Action item: Would you print, word for word, only the lines running from the line with "Islamic holy month" to the last line of the entries, without the pictures?

Provided data:
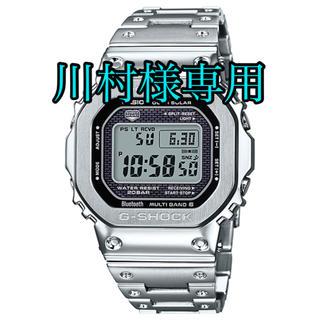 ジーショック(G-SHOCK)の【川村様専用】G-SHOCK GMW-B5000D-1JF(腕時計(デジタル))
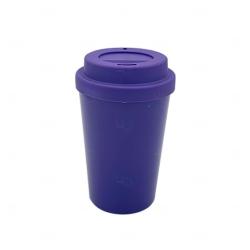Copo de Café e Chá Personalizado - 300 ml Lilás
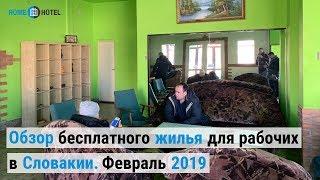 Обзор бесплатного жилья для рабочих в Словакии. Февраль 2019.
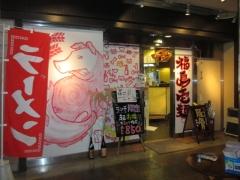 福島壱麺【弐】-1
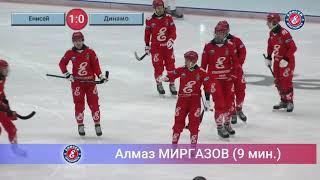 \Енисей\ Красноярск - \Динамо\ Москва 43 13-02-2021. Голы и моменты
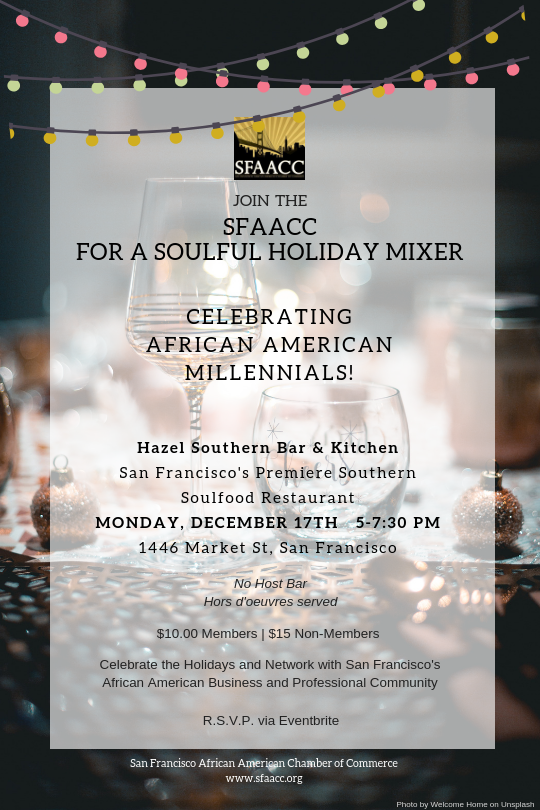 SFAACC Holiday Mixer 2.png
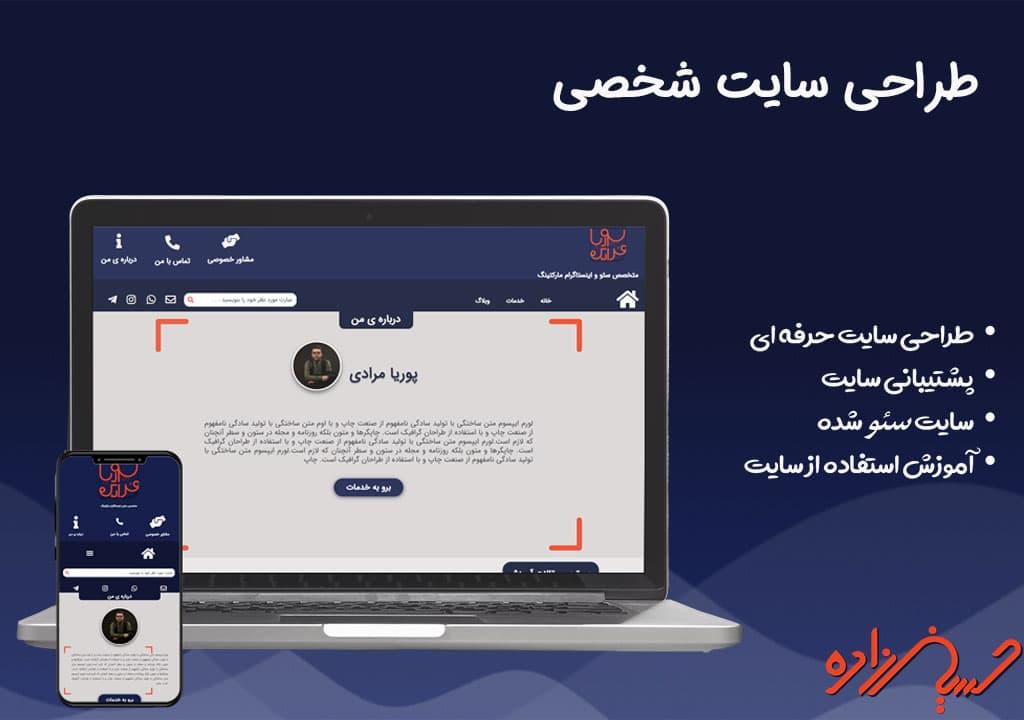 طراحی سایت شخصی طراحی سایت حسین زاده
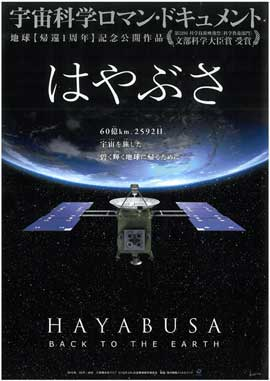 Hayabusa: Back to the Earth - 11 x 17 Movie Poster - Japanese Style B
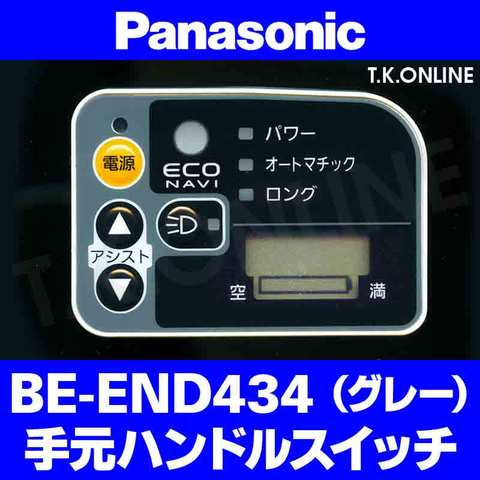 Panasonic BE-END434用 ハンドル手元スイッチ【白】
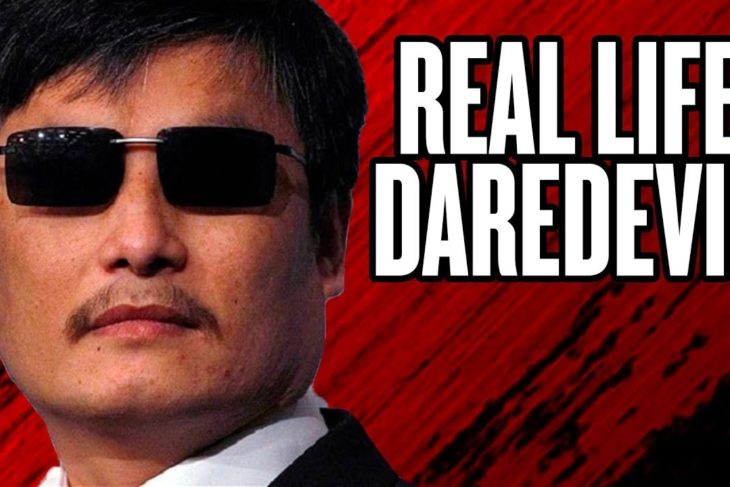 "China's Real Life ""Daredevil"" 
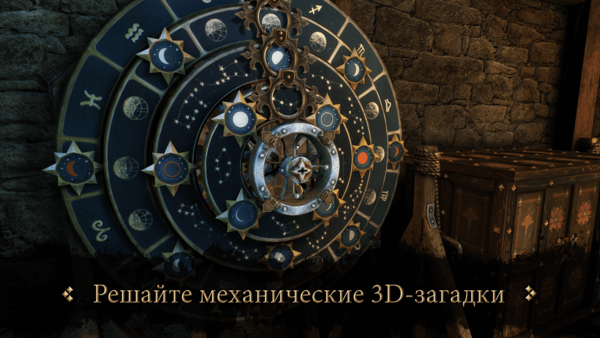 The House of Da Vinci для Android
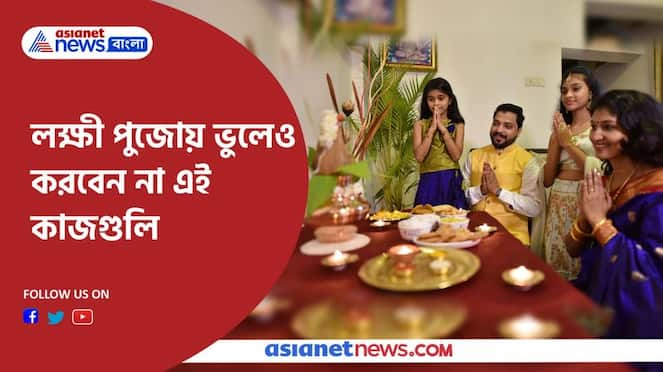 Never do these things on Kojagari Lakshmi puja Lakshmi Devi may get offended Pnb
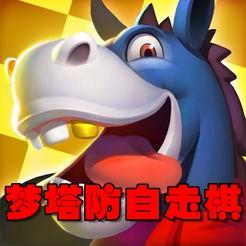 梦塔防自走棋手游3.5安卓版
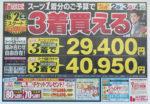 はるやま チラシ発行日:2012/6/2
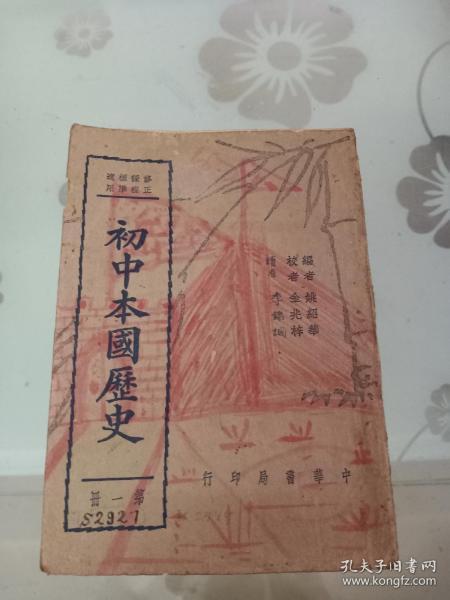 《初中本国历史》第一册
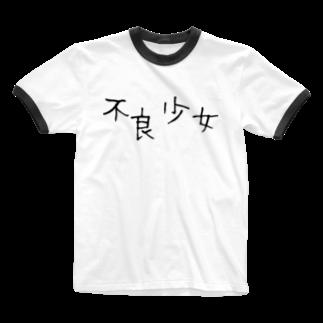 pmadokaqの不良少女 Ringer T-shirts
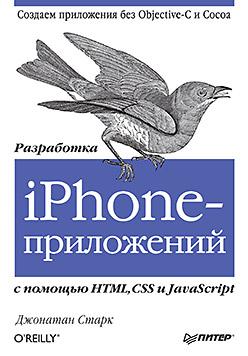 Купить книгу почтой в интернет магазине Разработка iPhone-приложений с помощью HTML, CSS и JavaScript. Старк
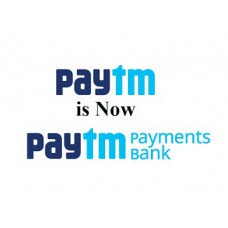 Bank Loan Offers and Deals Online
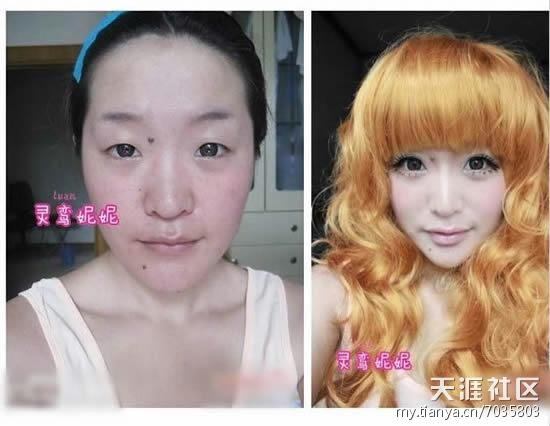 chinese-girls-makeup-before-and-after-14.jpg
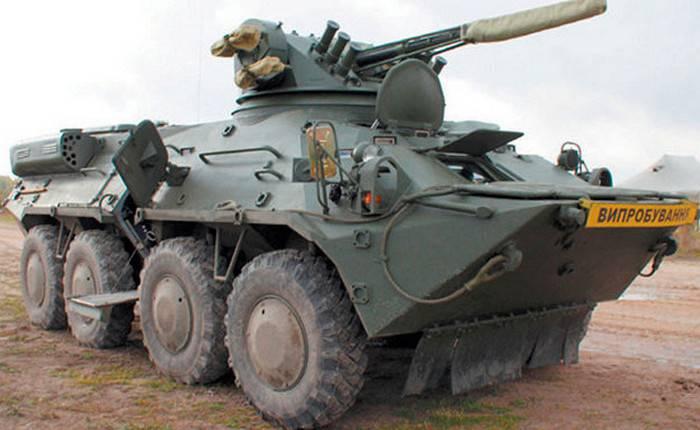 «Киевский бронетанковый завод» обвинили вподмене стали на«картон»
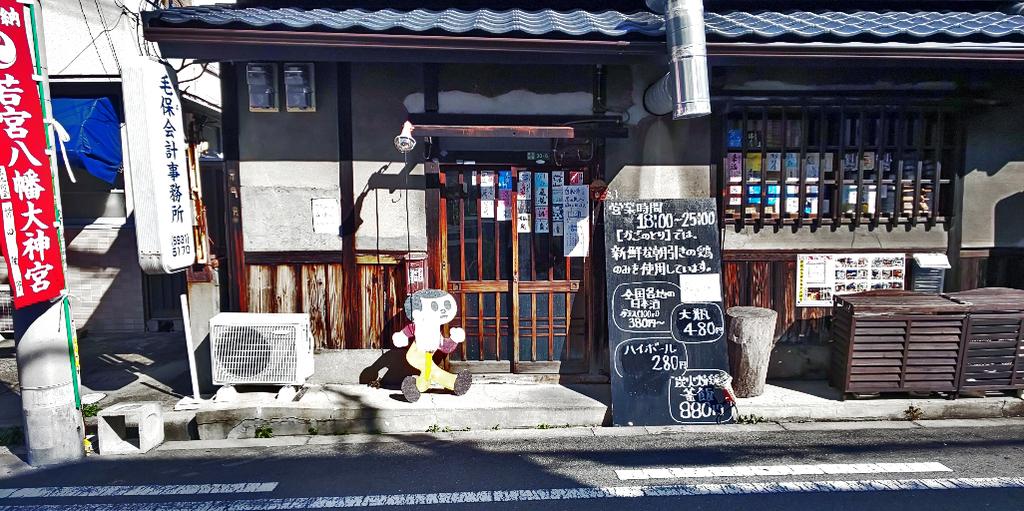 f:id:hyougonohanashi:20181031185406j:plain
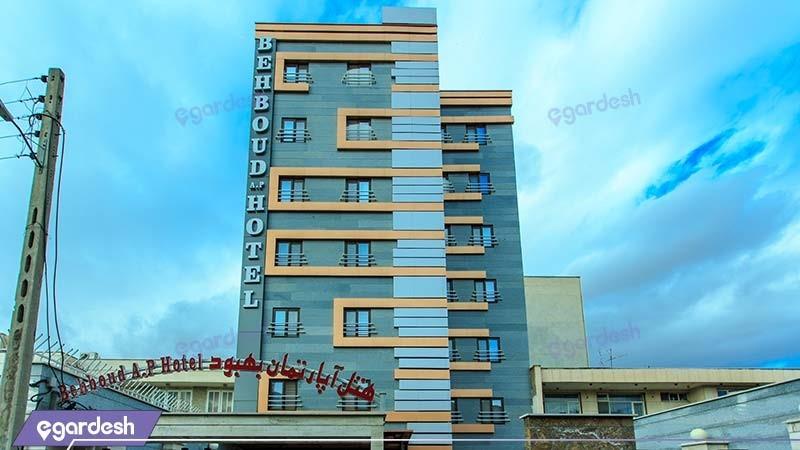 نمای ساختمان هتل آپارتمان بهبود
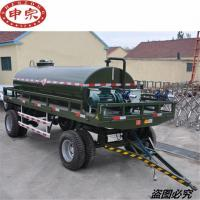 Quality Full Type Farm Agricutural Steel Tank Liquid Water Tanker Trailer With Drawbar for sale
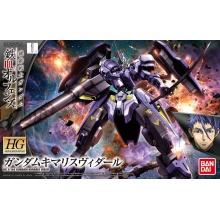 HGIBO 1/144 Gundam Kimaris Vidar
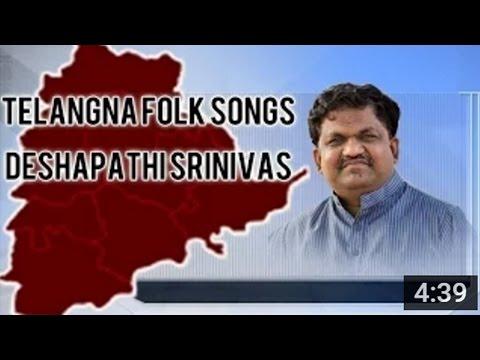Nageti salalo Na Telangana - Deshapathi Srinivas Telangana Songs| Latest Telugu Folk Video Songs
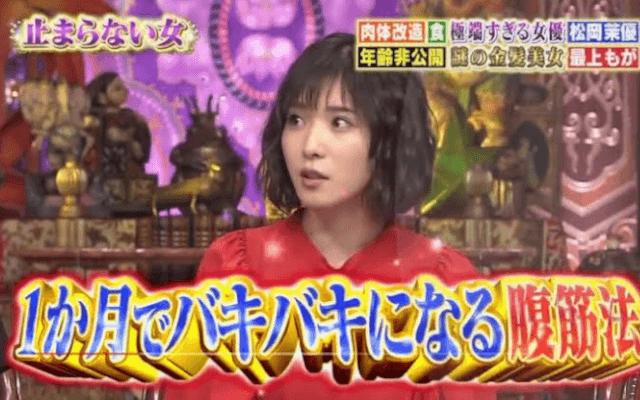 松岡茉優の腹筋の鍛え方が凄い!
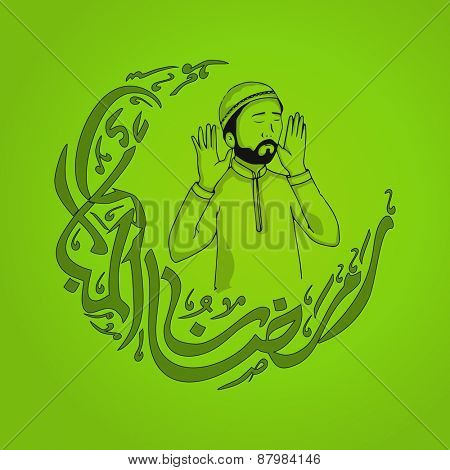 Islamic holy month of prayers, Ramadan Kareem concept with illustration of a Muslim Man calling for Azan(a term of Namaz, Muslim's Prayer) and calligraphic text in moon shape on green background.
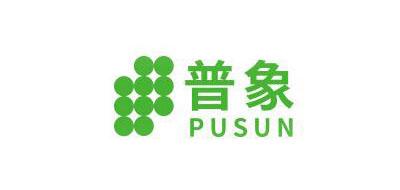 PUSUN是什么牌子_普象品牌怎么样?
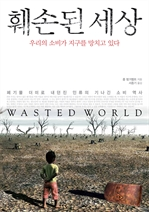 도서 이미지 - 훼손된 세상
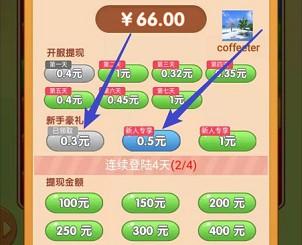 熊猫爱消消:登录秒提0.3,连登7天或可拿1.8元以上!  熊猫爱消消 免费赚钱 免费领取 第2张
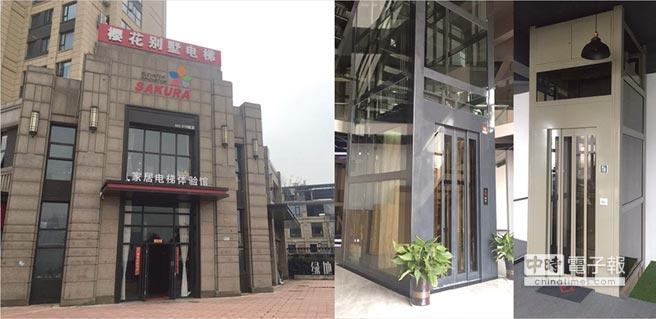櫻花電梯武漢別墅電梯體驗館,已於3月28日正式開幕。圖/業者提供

Completed task:
 Islamic holy month of prayers, Ramadan Kareem concept with illustration of a Muslim Man calling for Azan(a term of Namaz, Muslim's Prayer) and calligraphic text in moon shape on green background.
 PUSUN是什么牌子_普象品牌怎么样?
 도서 이미지 - 훼손된 세상
 熊猫爱消消:登录秒提0.3,连登7天或可拿1.8元以上!  熊猫爱消消 免费赚钱 免费领取 第2张
櫻花電梯武漢別墅電梯體驗館,已於3月28日正式開幕。圖/業者提供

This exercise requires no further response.